CBRE’s global capital markets president Chris Ludeman said the investors had “expressed a keen interest in pursuing certain targets beyond national boundaries”. However, the restrictions surrounding such investments remain quite steep.
For example, insurers must have a 200 percent risk-based capital ratio and will also not be allowed to leverage their deals. This would likely encourage wholly-owned assets rather than co-investments, according to the report.
Even more constricting is the fact that each and every deal will have to be brought to the TIB directly for approval on a case-by-case basis, an additional step that could add months to a deal’s process.
“As much as [the Taiwanese regulators] would like to open up the insurance industry, they still want to have control over it,” CBRE’s Joseph Lin, Taiwan managing director, told PERE. Unfortunately, this will limit Taiwanese insurers’ expansion into direct real estate.
Overall, only a handful of insurers such as Cathay Life Insurance, the country’s largest, will be able to meet the government’s requirements, and the 100 percent equity requirement reduces the size of assets they can consider. Altogether, CBRE estimates that only $2.6 billion of Taiwan insurers’ capital, or 0.6 percent of their investable funds, will actually become available for real estate.
Thus, Lin believes that private equity real estate funds will not really see much competition from Taiwanese insurers at this point. Most deals insurers do will have to be off-market, and they may have to pay a slightly higher premium. Cities insurers initially look at will probably include Shanghai, London, Frankfurt, New York and Toronto, according to the statement.

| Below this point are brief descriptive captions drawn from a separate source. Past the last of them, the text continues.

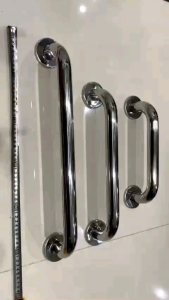Tay Vịn Nhà Tắm Inox 304 - Tay Vịn Nhà Tắm Cao Cấp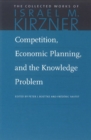Competition, Economic Planning and the Knowledge Problem - Book
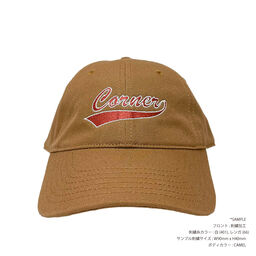 AS Colour エーエス カラー Access Canvas Cap (品番1131US)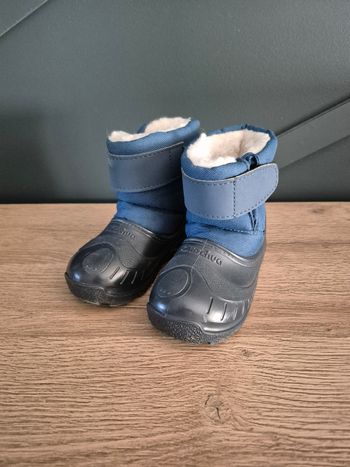 Bottines après-ski 22/23
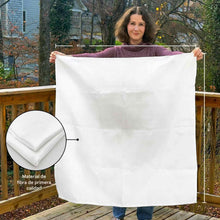 Cargar imagen en el visor de la galería, 2x Mantas contra incendios de 40 x 40 pulgadas
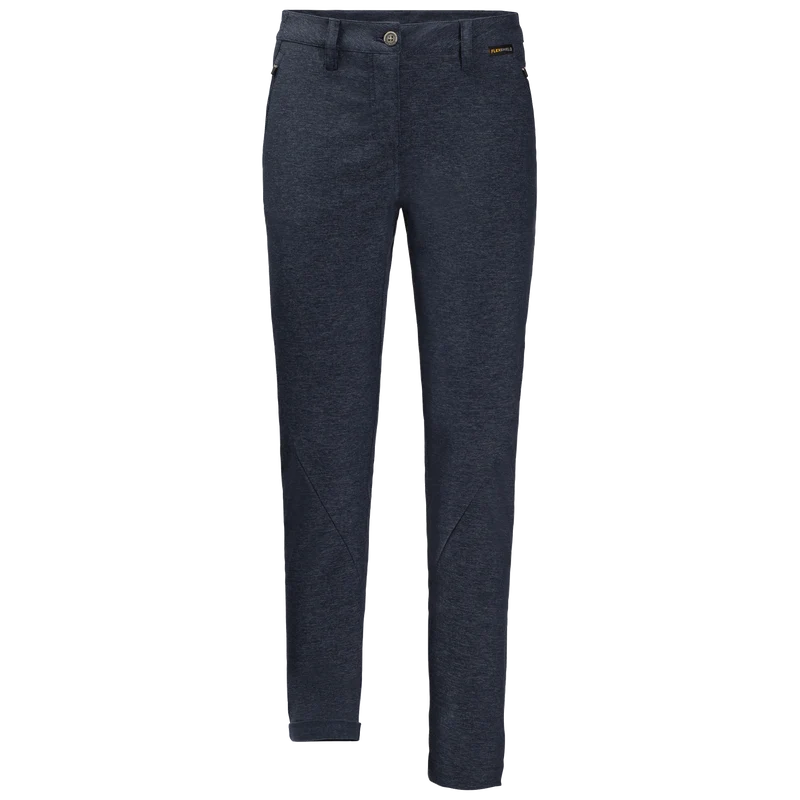 WINTER TRAVEL PANTS WOMEN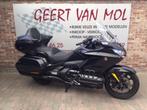 Honda GL 1800 DTC deluxe, 2023, 16666 km, Motoren, Motoren | Honda, Handvatverwarming, Motorrijbewijs A, Bedrijf, Meer dan 35 kW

The TIB’s reasoning behind its tight regulations, Lin explained, is caution. As this is the Taiwan insurance industry’s first step into direct offshore real estate, the TIB wants to be sure it is a safe investment option. But he added that there is constant dialogue between regulators and insurers about deregulation – and this instance is no exception.
“As soon as the insurers can provide a level of comfort that [offshore real estate investment] is safe, restrictions could start to be relaxed,” Lin said. “It will just depend on how quickly they can do the first few deals.”